The little girl stood on her tippy toes and struggled to reached up and tape the results due to her height. All of the girls sprinted to the paper like their life depended on it. I was the last to get there.
Someone I didn’t know the name of got to the front and looked first. She smiled and walked away proud. The next girl stepped out, and the other 3 crowded around to see their place. they slowly walked away. They all seem so happy. Why are they happy. I looked at the ceiling, and then at my feet. With hope still in my eyes and my fingers I looked up to see the first name on top. My eyes stared at the paper seeing the first name on the paper was my very own. Audre Greer. I smiled. I wanted to hug the paper. I turned around, and I smiled as wide as I could. I ran to my parents.
“ I GOT FIRST PLACE!” I hopped up and down and let my hand unwind. I looked at my hand and then the ceiling. Thank you.
All the emotion rushed throughout, my whole body. I swung my arms around my mom and I hugged her so tight she yelped. I turned to my dad, and I laughed. The room felt like I was finishing my performance where you throw your fists in the air and scream “yes!” I turned to the sheet that had what I was looking for, for years. as I looked at lt electricity passed through me and heightened my senses.Nothing else matterd. I ran to Karen my coach and held up my hand in the shape of a one. She smiled and clapped her hands. She pointed down the hall where the girls and I would get our medal and our picture taken. I smiled and started walking down the hall. Then something hit me, a memory.
I was back at a completely different competition, and I had been waiting for results. I looked over and saw Ella. One of my best friends who I skated with. I remembered that this was the last competition I competed against and with Kaitlynne, and the last one where we were friends. I turned around and saw the little girl in the bright orange vest pin up the results.
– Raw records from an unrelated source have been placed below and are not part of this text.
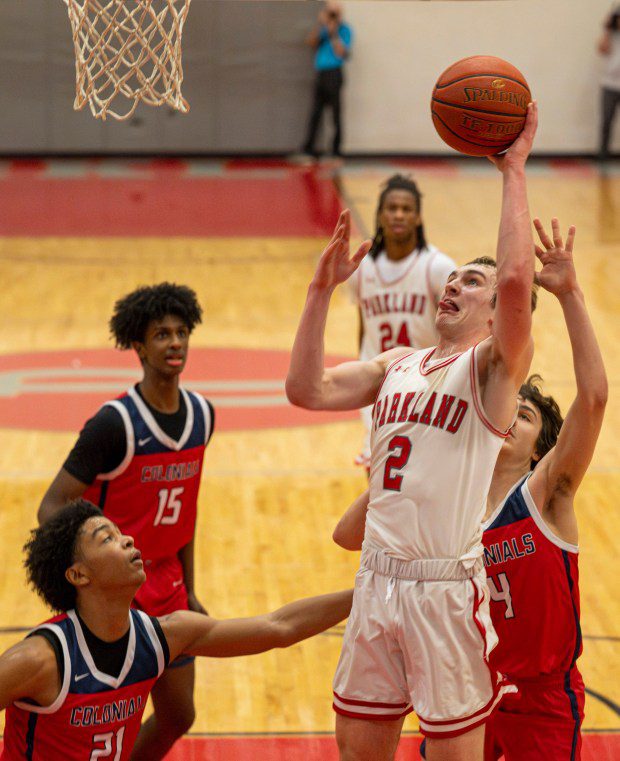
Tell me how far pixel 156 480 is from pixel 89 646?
115cm

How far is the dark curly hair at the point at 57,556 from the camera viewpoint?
3502 millimetres

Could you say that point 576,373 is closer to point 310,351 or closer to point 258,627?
point 310,351

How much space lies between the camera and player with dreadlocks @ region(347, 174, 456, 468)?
6871mm

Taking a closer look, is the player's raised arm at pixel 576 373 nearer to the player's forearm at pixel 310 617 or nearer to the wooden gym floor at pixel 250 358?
the player's forearm at pixel 310 617

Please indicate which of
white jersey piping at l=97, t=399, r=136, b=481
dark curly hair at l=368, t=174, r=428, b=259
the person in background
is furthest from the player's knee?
the person in background

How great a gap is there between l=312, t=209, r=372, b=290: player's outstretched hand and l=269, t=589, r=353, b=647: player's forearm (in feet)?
3.17

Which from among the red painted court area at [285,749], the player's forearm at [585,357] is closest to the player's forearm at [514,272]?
the player's forearm at [585,357]

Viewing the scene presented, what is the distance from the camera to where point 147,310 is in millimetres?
4793

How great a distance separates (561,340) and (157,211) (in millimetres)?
6896

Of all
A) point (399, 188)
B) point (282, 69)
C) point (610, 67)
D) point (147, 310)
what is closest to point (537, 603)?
point (147, 310)

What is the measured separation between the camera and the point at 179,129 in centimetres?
1888

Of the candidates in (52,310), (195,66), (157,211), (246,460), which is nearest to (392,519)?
(246,460)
Ella was the first to see as she jumped high in the air, looked directly into my eyes and held up her fingers in the shape of a one. I started to lose hope, but then realized that this always happens. All I could do was smile and look at the results. Last place. I was always last, and I didn't want to go to rewards. I just wanted to go home. Everyone is better than me. I work the hardest and nothing pays off. Ella always wins and I always lose. maybe this is how its always going to be. I zoomed out of my day dream, realising it was a nightmare.
“No” I muttered, this feeling is no more. I have the right to get my glory too. I've gotten so much hate in the skating world, and its always hard for me because i'm the only one there who is of colour. Skating for me is always a challenge, but not today!!
I smiled at my dad, “ I did it!”
I walked down the hall, and wanted to get my winning medal. I was the first one to get there. I told the lady I was Audre, and she checked me off. I sat down in a chair waiting for the other girls to arrive. As soon as they did she called us name by name to come up. She called me, and I stood I stepped up past the 2nd and 3rd places, and took first. Being taller than everyone. I just knew that I did the best. My knees started to shake. I had no idea what it felt like to be on the top. I couldn't believe it. Everyone was in their positions for the picture. Then the lady said in 5th we have... And give them their medal and all the way up to. “ And in first place we have a ms. Audre Greer. People clapped. I bent in half to get my medal. After that we all smiled. Of course I could have smiled for hours. I looked down and saw my mom, dad, and my coach.
Thanks Karen, without you I wouldn’t be here on this podium. I wouldn’t be on the top. She was the one that pushed me and gave me the strength to be my best and have a great time in the process. This was my first time getting a first place. All along I was waiting for this happiness. Because their is always a nasty storm before a beautiful rainbow.